**AIM OF THE TASK**:
Return each entry exactly, omitting nothing.

**DATA TO USE**:
= = = =
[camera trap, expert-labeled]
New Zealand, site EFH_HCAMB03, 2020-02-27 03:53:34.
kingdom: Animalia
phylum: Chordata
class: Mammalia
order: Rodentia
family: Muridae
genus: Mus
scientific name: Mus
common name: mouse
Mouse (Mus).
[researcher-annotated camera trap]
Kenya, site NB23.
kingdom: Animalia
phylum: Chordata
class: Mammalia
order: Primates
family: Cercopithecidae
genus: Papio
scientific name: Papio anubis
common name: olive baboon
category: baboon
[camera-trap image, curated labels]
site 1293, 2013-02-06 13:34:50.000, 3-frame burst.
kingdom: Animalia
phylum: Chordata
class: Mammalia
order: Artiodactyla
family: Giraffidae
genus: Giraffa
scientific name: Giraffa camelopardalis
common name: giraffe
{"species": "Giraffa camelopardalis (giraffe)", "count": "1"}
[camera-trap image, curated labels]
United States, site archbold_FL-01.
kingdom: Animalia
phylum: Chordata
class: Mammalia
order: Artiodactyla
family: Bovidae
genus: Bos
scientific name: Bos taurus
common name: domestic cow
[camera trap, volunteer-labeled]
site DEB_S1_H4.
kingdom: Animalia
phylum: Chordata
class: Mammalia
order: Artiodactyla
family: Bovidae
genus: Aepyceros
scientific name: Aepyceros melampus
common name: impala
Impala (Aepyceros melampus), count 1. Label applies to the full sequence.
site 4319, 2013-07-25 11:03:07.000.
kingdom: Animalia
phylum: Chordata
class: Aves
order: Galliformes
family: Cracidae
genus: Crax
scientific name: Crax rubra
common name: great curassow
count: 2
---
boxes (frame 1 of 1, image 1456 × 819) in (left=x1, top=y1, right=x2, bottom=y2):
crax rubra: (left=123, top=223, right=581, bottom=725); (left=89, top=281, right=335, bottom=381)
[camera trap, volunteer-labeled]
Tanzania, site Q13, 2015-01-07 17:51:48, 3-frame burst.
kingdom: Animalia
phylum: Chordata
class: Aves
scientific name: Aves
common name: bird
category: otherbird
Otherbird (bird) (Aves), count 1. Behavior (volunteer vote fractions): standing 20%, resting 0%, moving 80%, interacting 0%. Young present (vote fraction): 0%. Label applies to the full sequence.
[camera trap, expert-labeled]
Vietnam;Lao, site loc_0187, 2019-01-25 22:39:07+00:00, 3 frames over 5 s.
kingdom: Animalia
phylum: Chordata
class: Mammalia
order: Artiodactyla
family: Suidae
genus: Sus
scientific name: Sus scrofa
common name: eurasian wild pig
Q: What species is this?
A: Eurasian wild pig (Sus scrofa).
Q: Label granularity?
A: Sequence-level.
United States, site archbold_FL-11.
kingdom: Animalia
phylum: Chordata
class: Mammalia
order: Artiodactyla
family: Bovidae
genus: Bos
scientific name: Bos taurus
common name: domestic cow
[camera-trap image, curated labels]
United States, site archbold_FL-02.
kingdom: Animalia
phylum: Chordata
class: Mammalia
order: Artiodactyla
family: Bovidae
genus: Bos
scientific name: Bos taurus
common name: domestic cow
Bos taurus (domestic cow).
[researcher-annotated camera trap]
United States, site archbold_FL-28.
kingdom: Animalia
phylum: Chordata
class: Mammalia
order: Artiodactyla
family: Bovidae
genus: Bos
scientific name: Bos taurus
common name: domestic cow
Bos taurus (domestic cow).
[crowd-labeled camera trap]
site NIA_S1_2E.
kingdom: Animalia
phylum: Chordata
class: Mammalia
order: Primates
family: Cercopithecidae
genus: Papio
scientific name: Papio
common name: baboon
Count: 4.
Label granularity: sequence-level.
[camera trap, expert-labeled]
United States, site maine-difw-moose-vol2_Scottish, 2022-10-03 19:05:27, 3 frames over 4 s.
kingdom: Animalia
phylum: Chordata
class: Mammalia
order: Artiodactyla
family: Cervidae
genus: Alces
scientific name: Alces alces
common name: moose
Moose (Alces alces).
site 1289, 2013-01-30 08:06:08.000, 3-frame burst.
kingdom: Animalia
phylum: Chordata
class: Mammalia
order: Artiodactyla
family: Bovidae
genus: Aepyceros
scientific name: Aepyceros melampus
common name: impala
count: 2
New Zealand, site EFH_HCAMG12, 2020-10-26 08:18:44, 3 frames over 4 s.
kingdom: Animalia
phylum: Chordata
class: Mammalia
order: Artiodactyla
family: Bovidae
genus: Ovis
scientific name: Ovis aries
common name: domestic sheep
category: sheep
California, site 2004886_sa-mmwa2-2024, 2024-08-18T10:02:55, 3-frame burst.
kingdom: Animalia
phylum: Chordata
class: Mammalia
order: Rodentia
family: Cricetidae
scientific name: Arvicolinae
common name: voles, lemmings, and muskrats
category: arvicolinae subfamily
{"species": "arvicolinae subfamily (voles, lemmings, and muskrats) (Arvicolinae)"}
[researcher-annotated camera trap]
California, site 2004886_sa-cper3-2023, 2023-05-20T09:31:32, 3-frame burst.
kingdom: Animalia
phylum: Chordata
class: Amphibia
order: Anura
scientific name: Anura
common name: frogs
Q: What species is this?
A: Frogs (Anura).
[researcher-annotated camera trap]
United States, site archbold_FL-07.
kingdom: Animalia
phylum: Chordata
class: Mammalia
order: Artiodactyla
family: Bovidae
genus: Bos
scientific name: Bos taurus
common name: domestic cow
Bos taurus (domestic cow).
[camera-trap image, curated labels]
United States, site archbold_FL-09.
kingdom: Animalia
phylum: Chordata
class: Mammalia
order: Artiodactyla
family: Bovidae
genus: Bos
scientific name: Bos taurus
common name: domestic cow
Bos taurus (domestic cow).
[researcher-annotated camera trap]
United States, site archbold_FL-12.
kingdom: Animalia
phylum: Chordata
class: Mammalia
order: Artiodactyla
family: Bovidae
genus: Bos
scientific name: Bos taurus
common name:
= = = =
**RESULT FOR THIS EXERCISE**:
[camera trap, expert-labeled]
New Zealand, site EFH_HCAMB03, 2020-02-27 03:53:34.
kingdom: Animalia
phylum: Chordata
class: Mammalia
order: Rodentia
family: Muridae
genus: Mus
scientific name: Mus
common name: mouse
Mouse (Mus).
[researcher-annotated camera trap]
Kenya, site NB23.
kingdom: Animalia
phylum: Chordata
class: Mammalia
order: Primates
family: Cercopithecidae
genus: Papio
scientific name: Papio anubis
common name: olive baboon
category: baboon
[camera-trap image, curated labels]
site 1293, 2013-02-06 13:34:50.000, 3-frame burst.
kingdom: Animalia
phylum: Chordata
class: Mammalia
order: Artiodactyla
family: Giraffidae
genus: Giraffa
scientific name: Giraffa camelopardalis
common name: giraffe
{"species": "Giraffa camelopardalis (giraffe)", "count": "1"}
[camera-trap image, curated labels]
United States, site archbold_FL-01.
kingdom: Animalia
phylum: Chordata
class: Mammalia
order: Artiodactyla
family: Bovidae
genus: Bos
scientific name: Bos taurus
common name: domestic cow
[camera trap, volunteer-labeled]
site DEB_S1_H4.
kingdom: Animalia
phylum: Chordata
class: Mammalia
order: Artiodactyla
family: Bovidae
genus: Aepyceros
scientific name: Aepyceros melampus
common name: impala
Impala (Aepyceros melampus), count 1. Label applies to the full sequence.
site 4319, 2013-07-25 11:03:07.000.
kingdom: Animalia
phylum: Chordata
class: Aves
order: Galliformes
family: Cracidae
genus: Crax
scientific name: Crax rubra
common name: great curassow
count: 2
---
boxes (frame 1 of 1, image 1456 × 819) in (left=x1, top=y1, right=x2, bottom=y2):
crax rubra: (left=123, top=223, right=581, bottom=725); (left=89, top=281, right=335, bottom=381)
[camera trap, volunteer-labeled]
Tanzania, site Q13, 2015-01-07 17:51:48, 3-frame burst.
kingdom: Animalia
phylum: Chordata
class: Aves
scientific name: Aves
common name: bird
category: otherbird
Otherbird (bird) (Aves), count 1. Behavior (volunteer vote fractions): standing 20%, resting 0%, moving 80%, interacting 0%. Young present (vote fraction): 0%. Label applies to the full sequence.
[camera trap, expert-labeled]
Vietnam;Lao, site loc_0187, 2019-01-25 22:39:07+00:00, 3 frames over 5 s.
kingdom: Animalia
phylum: Chordata
class: Mammalia
order: Artiodactyla
family: Suidae
genus: Sus
scientific name: Sus scrofa
common name: eurasian wild pig
Q: What species is this?
A: Eurasian wild pig (Sus scrofa).
Q: Label granularity?
A: Sequence-level.
United States, site archbold_FL-11.
kingdom: Animalia
phylum: Chordata
class: Mammalia
order: Artiodactyla
family: Bovidae
genus: Bos
scientific name: Bos taurus
common name: domestic cow
[camera-trap image, curated labels]
United States, site archbold_FL-02.
kingdom: Animalia
phylum: Chordata
class: Mammalia
order: Artiodactyla
family: Bovidae
genus: Bos
scientific name: Bos taurus
common name: domestic cow
Bos taurus (domestic cow).
[researcher-annotated camera trap]
United States, site archbold_FL-28.
kingdom: Animalia
phylum: Chordata
class: Mammalia
order: Artiodactyla
family: Bovidae
genus: Bos
scientific name: Bos taurus
common name: domestic cow
Bos taurus (domestic cow).
[crowd-labeled camera trap]
site NIA_S1_2E.
kingdom: Animalia
phylum: Chordata
class: Mammalia
order: Primates
family: Cercopithecidae
genus: Papio
scientific name: Papio
common name: baboon
Count: 4.
Label granularity: sequence-level.
[camera trap, expert-labeled]
United States, site maine-difw-moose-vol2_Scottish, 2022-10-03 19:05:27, 3 frames over 4 s.
kingdom: Animalia
phylum: Chordata
class: Mammalia
order: Artiodactyla
family: Cervidae
genus: Alces
scientific name: Alces alces
common name: moose
Moose (Alces alces).
site 1289, 2013-01-30 08:06:08.000, 3-frame burst.
kingdom: Animalia
phylum: Chordata
class: Mammalia
order: Artiodactyla
family: Bovidae
genus: Aepyceros
scientific name: Aepyceros melampus
common name: impala
count: 2
New Zealand, site EFH_HCAMG12, 2020-10-26 08:18:44, 3 frames over 4 s.
kingdom: Animalia
phylum: Chordata
class: Mammalia
order: Artiodactyla
family: Bovidae
genus: Ovis
scientific name: Ovis aries
common name: domestic sheep
category: sheep
California, site 2004886_sa-mmwa2-2024, 2024-08-18T10:02:55, 3-frame burst.
kingdom: Animalia
phylum: Chordata
class: Mammalia
order: Rodentia
family: Cricetidae
scientific name: Arvicolinae
common name: voles, lemmings, and muskrats
category: arvicolinae subfamily
{"species": "arvicolinae subfamily (voles, lemmings, and muskrats) (Arvicolinae)"}
[researcher-annotated camera trap]
California, site 2004886_sa-cper3-2023, 2023-05-20T09:31:32, 3-frame burst.
kingdom: Animalia
phylum: Chordata
class: Amphibia
order: Anura
scientific name: Anura
common name: frogs
Q: What species is this?
A: Frogs (Anura).
[researcher-annotated camera trap]
United States, site archbold_FL-07.
kingdom: Animalia
phylum: Chordata
class: Mammalia
order: Artiodactyla
family: Bovidae
genus: Bos
scientific name: Bos taurus
common name: domestic cow
Bos taurus (domestic cow).
[camera-trap image, curated labels]
United States, site archbold_FL-09.
kingdom: Animalia
phylum: Chordata
class: Mammalia
order: Artiodactyla
family: Bovidae
genus: Bos
scientific name: Bos taurus
common name: domestic cow
Bos taurus (domestic cow).
[researcher-annotated camera trap]
United States, site archbold_FL-12.
kingdom: Animalia
phylum: Chordata
class: Mammalia
order: Artiodactyla
family: Bovidae
genus: Bos
scientific name: Bos taurus
common name:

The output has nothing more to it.